→ **提供テキスト**:

::::

バートは、ネットワーク構築は単に多くの人とつながること(量の問題)ではなく、いかに重複しないコンタクトを持つか(構造の問題)が重要だと説く 10。同じクラスター内に複数のリンクを張っても、得られる情報は似通っており、コストパフォーマンスは低い。しかし、同じコストをかけて異なるクラスターへリンクを張れば、多様で価値ある情報を効率的に獲得できる。この「構造的空隙を埋める」行為こそが、イノベーションの源泉となるのだ 10

日本のGXエコシステムは、まさにこの「構造的空隙」の宝庫である。例えば、以下のような無数の断絶が存在する。

  • 「再エネ開発事業者」と「伝統的な重厚長大産業」の間: 前者はクリーン電力を供給したいが、後者の巨大な需要や特殊な利用条件を理解していない。後者は脱炭素化を迫られているが、最新の再エネ技術の可能性を知らない。

  • 「ベンチャーキャピタル」と「電力系統運用者」の間: 前者は破壊的技術に投資したいが、電力システムの厳格な規制や安定性の要件を軽視しがちだ。後者は安定供給を最優先するあまり、新しい技術の導入に慎重すぎる。

  • 「中央省庁の政策立案者」と「地方の地域住民」および「地域の訪問販売会社」の間: 前者は国家レベルの目標達成を急ぐが、後者は景観や生活への影響を懸念し、プロジェクトに反対する(NIMBY問題)、またそれらの需要家の超ローカルな顧客接点を持つのは数名から30名前後の中小訪問販売会社や工事店の営業担当であり、太陽光や蓄電池や脱炭素の鍵を握る現場キーマンだとしても政策立案者とは距離が遠すぎてお互い会話することはない。

これらの「構造的空隙」に橋を架けるブローカーこそが、真の価値を創造する。

例えば、水素製造の革新技術を持つスタートアップと、製鉄プロセスの脱炭素化を目指す大手鉄鋼メーカーを結びつけ、両者のニーズを翻訳し、共同プロジェクトを組成できる人材は、単なる技術者や営業担当者ではない。彼は、存在しなかった市場を創造する「構造的ブローカー」なのである。

1.3 理論の統合 — 変革のための新モデル:GXにおける「ストラクチャル・ブリッジ」の必要性

「弱いつながり」と「構造的空隙」。

これら二つの理論は、GXの文脈において、単独でも強力な示唆を与える。しかし、その真価は両者を統合し、一つの実践的な行動モデルとして捉えたときにこそ発揮される。そこで本レポートが提唱するのが、「ストラクチャル・ブリッジ(Structural Bridge)」という新たな概念だ。

これは、GXにおける変革者の役割を再定義するものである。

  • 弱いつながりは、新しい情報にアクセスするための「コネクションの種類」である。

  • 構造的空隙は、価値創造の機会が眠る「ネットワーク上の場所」である。

::::

→ **作業指示 1**:
提供テキストのうち、「これらの「構造的空隙」に橋を架けるブローカーこそが、真の価値を創造する。」から「これは、GXにおける変革者の役割を再定義するものである。」までの部分を一字一句そのまま繰り返してください。
→ **作業指示 2**:
提供テキストによると、本レポートが提唱する新たな概念は何と呼ばれていますか。
この後に続く行は、別の出典から取られたものです。

元データ:
::::

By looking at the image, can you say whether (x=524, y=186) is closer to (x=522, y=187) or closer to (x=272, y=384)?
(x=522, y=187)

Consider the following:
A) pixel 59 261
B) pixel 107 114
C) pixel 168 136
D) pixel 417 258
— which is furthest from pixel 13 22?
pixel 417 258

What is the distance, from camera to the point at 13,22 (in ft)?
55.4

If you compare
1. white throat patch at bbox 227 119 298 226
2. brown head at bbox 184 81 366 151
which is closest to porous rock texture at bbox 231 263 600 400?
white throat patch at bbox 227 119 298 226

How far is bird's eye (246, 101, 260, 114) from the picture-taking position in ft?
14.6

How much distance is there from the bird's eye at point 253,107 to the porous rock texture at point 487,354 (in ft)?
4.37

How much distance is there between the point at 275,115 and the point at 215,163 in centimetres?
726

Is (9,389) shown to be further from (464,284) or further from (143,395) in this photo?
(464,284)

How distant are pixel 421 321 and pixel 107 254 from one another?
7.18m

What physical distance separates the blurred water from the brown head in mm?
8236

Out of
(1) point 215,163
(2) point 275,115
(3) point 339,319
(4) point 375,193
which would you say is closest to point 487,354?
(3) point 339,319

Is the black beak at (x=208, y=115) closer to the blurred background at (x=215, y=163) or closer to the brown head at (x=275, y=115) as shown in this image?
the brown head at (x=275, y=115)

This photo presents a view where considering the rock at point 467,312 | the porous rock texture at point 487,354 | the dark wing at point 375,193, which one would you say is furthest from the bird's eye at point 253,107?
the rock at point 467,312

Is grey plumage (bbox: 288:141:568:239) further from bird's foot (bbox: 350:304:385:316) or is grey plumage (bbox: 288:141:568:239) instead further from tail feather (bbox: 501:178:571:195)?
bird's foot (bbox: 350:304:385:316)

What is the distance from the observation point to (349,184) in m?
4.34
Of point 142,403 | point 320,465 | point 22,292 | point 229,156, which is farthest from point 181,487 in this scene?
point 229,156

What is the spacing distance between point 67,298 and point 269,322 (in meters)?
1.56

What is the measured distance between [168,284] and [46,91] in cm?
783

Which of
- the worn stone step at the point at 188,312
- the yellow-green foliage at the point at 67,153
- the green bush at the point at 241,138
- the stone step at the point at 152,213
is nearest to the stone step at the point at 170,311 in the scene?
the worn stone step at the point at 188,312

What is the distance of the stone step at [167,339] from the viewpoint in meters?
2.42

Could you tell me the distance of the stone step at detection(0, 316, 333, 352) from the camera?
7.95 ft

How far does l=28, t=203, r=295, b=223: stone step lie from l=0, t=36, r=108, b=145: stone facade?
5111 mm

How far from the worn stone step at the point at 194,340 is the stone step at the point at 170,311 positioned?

::::

→ **最終結果 1**:
これらの「構造的空隙」に橋を架けるブローカーこそが、真の価値を創造する。

例えば、水素製造の革新技術を持つスタートアップと、製鉄プロセスの脱炭素化を目指す大手鉄鋼メーカーを結びつけ、両者のニーズを翻訳し、共同プロジェクトを組成できる人材は、単なる技術者や営業担当者ではない。彼は、存在しなかった市場を創造する「構造的ブローカー」なのである。

1.3 理論の統合 — 変革のための新モデル:GXにおける「ストラクチャル・ブリッジ」の必要性

「弱いつながり」と「構造的空隙」。

これら二つの理論は、GXの文脈において、単独でも強力な示唆を与える。しかし、その真価は両者を統合し、一つの実践的な行動モデルとして捉えたときにこそ発揮される。そこで本レポートが提唱するのが、「ストラクチャル・ブリッジ(Structural Bridge)」という新たな概念だ。

これは、GXにおける変革者の役割を再定義するものである。

→ **最終結果 2**:
「ストラクチャル・ブリッジ(Structural Bridge)」です。